§ **Rows from a spatial reasoning dataset**
------------------------------------
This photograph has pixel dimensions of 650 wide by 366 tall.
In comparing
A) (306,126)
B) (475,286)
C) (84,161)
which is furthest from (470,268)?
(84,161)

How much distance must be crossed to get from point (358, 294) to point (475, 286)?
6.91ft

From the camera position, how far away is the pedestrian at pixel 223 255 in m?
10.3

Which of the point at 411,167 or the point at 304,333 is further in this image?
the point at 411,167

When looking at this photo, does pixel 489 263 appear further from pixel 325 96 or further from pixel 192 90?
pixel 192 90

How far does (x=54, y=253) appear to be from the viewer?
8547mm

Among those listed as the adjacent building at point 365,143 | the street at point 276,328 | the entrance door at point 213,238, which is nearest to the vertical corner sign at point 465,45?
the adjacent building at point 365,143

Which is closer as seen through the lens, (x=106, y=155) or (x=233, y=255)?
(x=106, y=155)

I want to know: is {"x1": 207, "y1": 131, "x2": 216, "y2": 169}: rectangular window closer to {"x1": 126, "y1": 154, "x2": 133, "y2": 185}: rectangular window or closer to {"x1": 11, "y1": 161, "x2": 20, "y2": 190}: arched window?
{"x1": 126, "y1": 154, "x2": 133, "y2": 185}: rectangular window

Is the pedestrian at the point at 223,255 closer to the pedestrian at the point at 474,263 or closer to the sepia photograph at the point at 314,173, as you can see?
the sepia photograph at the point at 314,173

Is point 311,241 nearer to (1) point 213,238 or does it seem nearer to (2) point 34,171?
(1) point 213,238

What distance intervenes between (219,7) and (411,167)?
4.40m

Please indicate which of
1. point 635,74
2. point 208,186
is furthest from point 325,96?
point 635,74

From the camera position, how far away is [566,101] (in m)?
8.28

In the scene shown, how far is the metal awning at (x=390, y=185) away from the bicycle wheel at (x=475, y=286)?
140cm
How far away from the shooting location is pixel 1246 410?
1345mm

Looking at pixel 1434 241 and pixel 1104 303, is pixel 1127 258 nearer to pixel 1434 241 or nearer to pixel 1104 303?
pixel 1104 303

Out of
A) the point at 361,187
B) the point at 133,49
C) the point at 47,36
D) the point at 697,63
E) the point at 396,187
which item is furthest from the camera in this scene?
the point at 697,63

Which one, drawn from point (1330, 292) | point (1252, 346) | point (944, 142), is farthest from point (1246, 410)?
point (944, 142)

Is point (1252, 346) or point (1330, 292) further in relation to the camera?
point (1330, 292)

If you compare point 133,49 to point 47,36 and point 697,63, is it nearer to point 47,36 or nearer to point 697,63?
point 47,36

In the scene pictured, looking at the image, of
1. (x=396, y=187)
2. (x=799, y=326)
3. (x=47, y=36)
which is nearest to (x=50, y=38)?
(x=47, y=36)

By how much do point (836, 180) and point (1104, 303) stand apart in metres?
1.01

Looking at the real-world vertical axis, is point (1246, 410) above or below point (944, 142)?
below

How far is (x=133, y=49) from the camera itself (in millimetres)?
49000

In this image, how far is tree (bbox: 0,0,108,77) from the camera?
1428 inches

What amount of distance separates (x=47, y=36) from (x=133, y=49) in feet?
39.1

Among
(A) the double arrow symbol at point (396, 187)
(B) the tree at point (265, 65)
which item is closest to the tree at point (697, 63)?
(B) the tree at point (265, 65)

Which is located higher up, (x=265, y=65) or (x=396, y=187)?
------------------------------------
§ **WHAT THE TASK ASKS**
Reproduce the portion of the listing above that begins at the line containing "In the scene pictured, looking" and runs through the final line of the listing, keeping every line unchanged.

§ **RESPONSE TO THE EXERCISE**
In the scene pictured, looking at the image, of
1. (x=396, y=187)
2. (x=799, y=326)
3. (x=47, y=36)
which is nearest to (x=50, y=38)?
(x=47, y=36)

By how much do point (836, 180) and point (1104, 303) stand apart in metres?
1.01

Looking at the real-world vertical axis, is point (1246, 410) above or below point (944, 142)?
below

How far is (x=133, y=49) from the camera itself (in millimetres)?
49000

In this image, how far is tree (bbox: 0,0,108,77) from the camera?
1428 inches

What amount of distance separates (x=47, y=36) from (x=133, y=49) in feet?
39.1

Among
(A) the double arrow symbol at point (396, 187)
(B) the tree at point (265, 65)
which item is closest to the tree at point (697, 63)?
(B) the tree at point (265, 65)

Which is located higher up, (x=265, y=65) or (x=396, y=187)?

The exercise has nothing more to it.